Research in London links alcohol consumption, cognitive ability

Aug 17, 2004 - Researchers based at University College London have found that drinking alcohol, even in low amounts, might be associated with higher cognitive ability, particularly for women.


The report published in the American Journal of Epidemiology found that people who consume anywhere from one drink a week up to 30 drinks a week performed better than nondrinkers on a battery of different tests designed to measure their intellectual ability. "Compared with abstainers, persons drinking one or two glasses of alcohol per day had a significantly lower risk of poor cognitive function," the authors wrote.

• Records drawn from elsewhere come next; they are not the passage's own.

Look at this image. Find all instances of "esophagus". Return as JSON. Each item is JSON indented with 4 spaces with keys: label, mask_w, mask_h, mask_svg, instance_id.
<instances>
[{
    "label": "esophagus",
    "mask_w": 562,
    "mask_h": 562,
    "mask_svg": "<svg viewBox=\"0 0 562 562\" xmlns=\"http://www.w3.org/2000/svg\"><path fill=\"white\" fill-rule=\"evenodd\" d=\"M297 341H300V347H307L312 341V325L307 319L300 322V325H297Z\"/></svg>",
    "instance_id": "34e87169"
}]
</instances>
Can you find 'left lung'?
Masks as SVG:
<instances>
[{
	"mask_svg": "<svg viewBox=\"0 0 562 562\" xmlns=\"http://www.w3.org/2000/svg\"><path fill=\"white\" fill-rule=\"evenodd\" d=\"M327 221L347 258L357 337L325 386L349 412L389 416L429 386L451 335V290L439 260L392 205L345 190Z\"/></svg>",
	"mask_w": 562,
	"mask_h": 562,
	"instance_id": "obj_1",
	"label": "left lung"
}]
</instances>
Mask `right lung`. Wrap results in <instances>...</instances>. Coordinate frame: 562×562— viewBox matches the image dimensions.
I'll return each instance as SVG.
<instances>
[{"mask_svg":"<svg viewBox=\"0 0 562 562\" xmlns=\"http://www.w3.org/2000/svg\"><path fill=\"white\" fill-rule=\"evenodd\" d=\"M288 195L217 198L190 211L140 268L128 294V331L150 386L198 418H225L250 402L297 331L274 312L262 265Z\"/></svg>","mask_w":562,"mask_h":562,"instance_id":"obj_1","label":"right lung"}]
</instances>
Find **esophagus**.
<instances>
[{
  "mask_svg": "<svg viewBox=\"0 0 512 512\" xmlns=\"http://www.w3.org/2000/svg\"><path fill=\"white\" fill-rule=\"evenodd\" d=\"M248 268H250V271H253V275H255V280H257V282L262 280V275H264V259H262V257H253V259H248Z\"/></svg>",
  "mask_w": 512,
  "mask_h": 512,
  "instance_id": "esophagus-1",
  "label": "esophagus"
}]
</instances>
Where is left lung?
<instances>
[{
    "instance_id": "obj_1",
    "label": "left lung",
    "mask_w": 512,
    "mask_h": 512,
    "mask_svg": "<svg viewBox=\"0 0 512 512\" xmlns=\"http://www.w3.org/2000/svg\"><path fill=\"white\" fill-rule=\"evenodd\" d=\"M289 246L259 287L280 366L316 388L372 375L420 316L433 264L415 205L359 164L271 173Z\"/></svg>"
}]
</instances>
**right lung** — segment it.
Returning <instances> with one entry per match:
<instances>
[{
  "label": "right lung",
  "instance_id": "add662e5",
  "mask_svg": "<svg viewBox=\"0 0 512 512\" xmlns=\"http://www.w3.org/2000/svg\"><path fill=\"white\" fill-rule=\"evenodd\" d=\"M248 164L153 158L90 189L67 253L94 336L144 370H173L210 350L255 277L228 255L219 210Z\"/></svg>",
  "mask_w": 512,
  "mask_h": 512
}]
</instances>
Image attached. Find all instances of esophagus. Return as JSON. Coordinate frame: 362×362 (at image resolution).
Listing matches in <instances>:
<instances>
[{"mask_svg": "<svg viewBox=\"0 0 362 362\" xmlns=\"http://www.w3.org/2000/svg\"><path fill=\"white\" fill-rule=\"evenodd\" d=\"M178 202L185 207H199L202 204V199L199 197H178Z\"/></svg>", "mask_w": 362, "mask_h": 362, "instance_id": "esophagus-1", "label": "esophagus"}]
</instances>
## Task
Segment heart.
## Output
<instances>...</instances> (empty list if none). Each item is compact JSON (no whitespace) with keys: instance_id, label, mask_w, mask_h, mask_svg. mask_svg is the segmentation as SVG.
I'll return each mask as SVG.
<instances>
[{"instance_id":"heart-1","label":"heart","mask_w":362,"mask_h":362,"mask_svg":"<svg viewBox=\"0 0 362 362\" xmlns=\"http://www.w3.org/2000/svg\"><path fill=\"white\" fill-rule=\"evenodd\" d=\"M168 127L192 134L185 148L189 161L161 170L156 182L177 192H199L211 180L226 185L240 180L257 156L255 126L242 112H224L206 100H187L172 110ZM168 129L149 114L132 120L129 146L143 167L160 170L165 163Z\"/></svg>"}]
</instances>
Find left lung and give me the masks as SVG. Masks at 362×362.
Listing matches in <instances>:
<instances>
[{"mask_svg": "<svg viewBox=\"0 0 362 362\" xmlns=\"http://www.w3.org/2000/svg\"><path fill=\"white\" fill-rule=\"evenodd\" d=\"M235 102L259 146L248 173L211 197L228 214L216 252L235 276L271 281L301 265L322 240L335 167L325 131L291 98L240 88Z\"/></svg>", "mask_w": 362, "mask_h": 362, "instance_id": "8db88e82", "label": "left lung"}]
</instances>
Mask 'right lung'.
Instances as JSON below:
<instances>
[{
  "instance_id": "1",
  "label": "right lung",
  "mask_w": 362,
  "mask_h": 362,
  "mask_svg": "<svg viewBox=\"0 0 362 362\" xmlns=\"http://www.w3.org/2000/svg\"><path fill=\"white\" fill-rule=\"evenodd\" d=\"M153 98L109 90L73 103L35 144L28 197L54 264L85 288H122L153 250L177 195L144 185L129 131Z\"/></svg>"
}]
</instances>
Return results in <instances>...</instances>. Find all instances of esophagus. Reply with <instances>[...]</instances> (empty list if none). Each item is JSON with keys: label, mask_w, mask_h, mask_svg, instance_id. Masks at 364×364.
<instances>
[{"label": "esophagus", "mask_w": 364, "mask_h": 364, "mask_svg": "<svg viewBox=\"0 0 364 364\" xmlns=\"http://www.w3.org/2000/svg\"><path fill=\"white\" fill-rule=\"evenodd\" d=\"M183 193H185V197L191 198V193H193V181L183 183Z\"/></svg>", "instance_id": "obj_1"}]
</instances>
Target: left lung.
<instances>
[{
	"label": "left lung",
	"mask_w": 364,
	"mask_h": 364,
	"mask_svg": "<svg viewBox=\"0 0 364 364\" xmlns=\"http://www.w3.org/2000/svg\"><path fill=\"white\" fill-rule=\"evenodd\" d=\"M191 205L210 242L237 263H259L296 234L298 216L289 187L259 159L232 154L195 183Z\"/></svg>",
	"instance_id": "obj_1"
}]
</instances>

Subjects who drank alcohol occasionally, but who did not drink in the week prior to the tests, also performed better than nondrinkers, but they did not do as well as the people who drank regularly. "In terms of cognitive function, we found that frequent drinking may be more beneficial than drinking only on special occasions," the authors wrote.

It was not clear if the benefits were due to the alcohol itself, or if other factors may have had an impact on the volunteers' mental skills. The researchers noted that drinkers tended to earn more and have higher levels of education than nondrinkers. "Moderate consumption could be a proxy marker for good mental and physical health and for high socioeconomic position, both of which are related to good cognitive performance," the authors wrote. They added, "Alternatively, alcohol may have a causal effect via improved vascular function, which is itself associated with good cognitive ability in the general population."

Prior studies that examined whether alcohol consumption affects cerebral skills have yielded inconsistent results or dealt with elderly populations, according to the team, which was led by Michael Marmot, a professor of epidemiology and public health at the college.

In most of the tests, women performed better than their male counterparts in the same consumption categories; for instance, in the "inductive reasoning" test, women performed 10% to 30% better than men. The scientists think that this could be due to women choosing different types of alcohol than men do. Or they speculated that women might metabolize alcohol in a gender-specific way, based on differing stomach enzymes or body fat-to-water ratio, which may lead to a possible cognitive improvement.